AOPA's Boyer to speak at first flight dinner in Dayton

Phil Boyer, president of the Aircraft Owners and Pilots Association (AOPA), is to be the featured speaker for the first flight anniversary dinner celebration Dec. 17, 2008, in Dayton, Ohio. The event will mark the 105th anniversary of powered flight first achieved by Daytonians Wilbur and Orville Wright.

Hosted by Aviation Trail, Inc. and the National Aviation Hall of Fame, the event will take place in the National Museum of the United States Air Force on Springfield Pike. Tickets are available to the public.

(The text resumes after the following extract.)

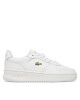 Lacoste Сникърси Loo1 Set 7-50SFA0096 Бял - Mera.bg
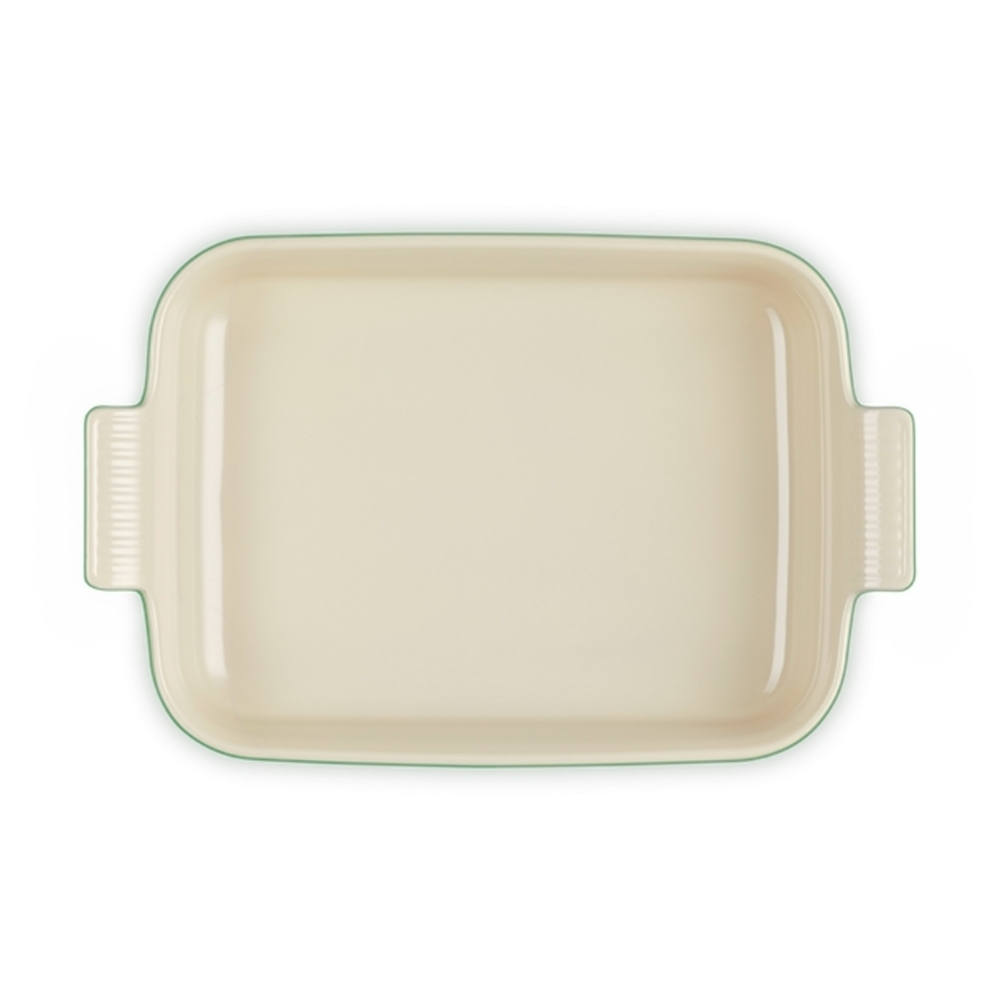 Le Creuset pirofila rettangolare Tradition 32x24 cm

Boyer’s speech, entitled the “Past, Present and Future of General Aviation,” will follow a Wright-family-style dinner and entertainment by the Air Force Band of Flight. The Hall of Fame will announce its class of 2009 enshrinees. Yours truly will have copies of The Dayton Air Show: A Photographic Celebration available for sale.

A reception begins at 6 p.m. in the Hall of Fame's Learning Center with dinner at 7 p.m. in the museum's Modern Flight Gallery. (The Learning Center adjoins the Modern Flight Gallery.)

Tickets for the flight anniversary event are $60 a person. Requests for reservations should arrive at ATI no later than Friday, Dec. 13. Mail your check to ATI, P.O. Box 633, Wright Brothers Branch, Dayton, OH 45409.

AOPA numbers 415,000 members, representing two-thirds of all certificated pilots in the United States. Its headquarters is in Frederick, Md. Boyer, who has been AOPA’s president since Jan.1, 1991--and whose tenure concludes at the end of this year--increased its membership during that time by 33 percent. He is an 8,500-hour-plus, instrument- and multiengine-rated pilot who has flown for more than 40 years--15 of those as an aircraft owner.

Aviation Trail was organized in 1981 as a non-profit group of aviation professionals and enthusiasts who seek to foster the local area’s aviation heritage. It is developing a Parachute Museum in its headquarters, West Third and South Williams streets. The modern parachute was invented and first tested at old McCook Field in Dayton.

The National Aviation Hall of Fame was founded in 1962 to honor individuals and organizations who have contributed uniquely to America’s rich legacy of aviation achievement. Its annual enshrinement ceremony, held in Dayton each July, has been dubbed the Oscar night of aviation.